Fashion brands have destroyed the concept of collaboration
Recently the industry has started to move towards more choral, free and collaborative approaches
June 29th, 2021
In recent years the collaboration has been the go-to-solution to all the problems of fashion brands. A practice that over the years has been both elevated and trivialized leading to two extremes: on the one hand the most accomplished and high-profile collaborations such as those of Dior with Travis Scott, Sacai and Jordan, those of Gucci with The North Face and the hacking of Balenciaga, those of Gaultier with the new policy of guest designers or those of Valentino and Craig Green; on the other hand, a vast mass of collaborations (especially related to sneakers) completely forgettable that involve celebrities with dubious skills of designers or characters so niche as to be almost abstruse. Yet among the most successful collaborations of recent years there is a new way of understanding this practice: that of embracing the collaborative nature that fashion has already possessed in favor of a curatorial approach, as a conductor rather than as a soloist. The birth of this curatorial approach that overcomes the creative director's protagonism in fashion storytelling together with the trivialization of the idea of collaboration itself as a major event are leading towards a new, more holistic conception, in which the work of a brand is more a collective construction site than the work of a single creative.
Speaking of this new conception, Thom Bettridge of Highsnobiety was right to wonder whether, for example, Kim Jones' multi-collaborative strategy at Dior had not completely disrupted the nature of this practice. As Bettridge rightly points out, Jones's method with his involvement of other creatives such as Yoon Ahn, Thibo Denis, Matthew Williams and Peter Doig is in fact the new method of fashion, the antidote to the loss of meaning of the collaborations themselves, so ubiquitous that they are now almost insignificant in their original concept of crossover-event. The idea of collaboration as a unique union of two separate realities is giving way to an "open" conception: many different workers work together on a final product that transcends the simple hype or singular event connotation that existed before and that instead highlights how creativity in today's fashion and then is increasingly transversal and network-oriented. The curatorial and free approach adopted by many designers, among other things, is based on the granting of total freedom for the collaborator, as happened for the collaboration of Valentino and Craig Green, going to solve the problem of fashion realness.

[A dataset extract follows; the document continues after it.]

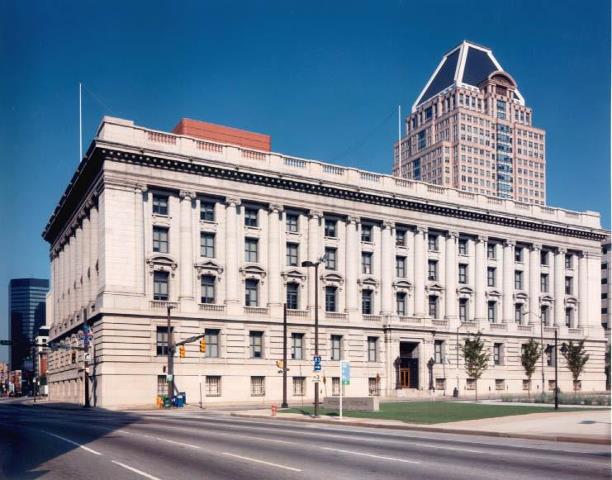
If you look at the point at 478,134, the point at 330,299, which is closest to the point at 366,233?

The old idea of collaboration is actually the daughter of a mindset, still existing, which saw the creative director of a certain collection as the only demiurge of the aesthetics of a brand and which, in its continuous repetition, also ended up involving realities so irrelevant to each other that it made a little obsolete the idea of hype that once surrounded certain releases. Obviously this type of narrative is functional to the communication of each brand, which makes it necessary to have a protagonist who also becomes its official face and the main interlocutor. However, this has created a mechanism of protagonism of creative directors who, according to what we read in many press releases, seem to be the unique authors of every single item that ends up on the catwalk. A mechanism also highlighted by Prada in February 2020 with a statement reported by GQ defining the entry of Raf Simons as co-creative director of the maison «a strong challenge to the idea of singularity of creative authorship». And indeed many critics have pointed out that, especially in the last collection, Simons acted as curator of the Prada archive, which he then reimagined.
The future will probably move in this new direction, although the current state of the industry is fundamentally ambiguous: while Kim Jones' approach has shown that a fashion collection can become a kind of collective construction site for different creatives and that the best collections are conceived by curators rather than creators; on the other hand, the commercial success of the many hyper-branded collaborations that often also involve various celebrities shows no sign of stopping – although many people talk about an inflation of the system: too many collaborations that introduce too few innovations in design. The collaboration, rather, should be embraced as a new "collective" method of the new post-poandemia democratic fashion or rather accepted as the method that fashion has always followed without wanting to recognize it, sacrificing the merit of so many designers to the protagonism of a single creative director.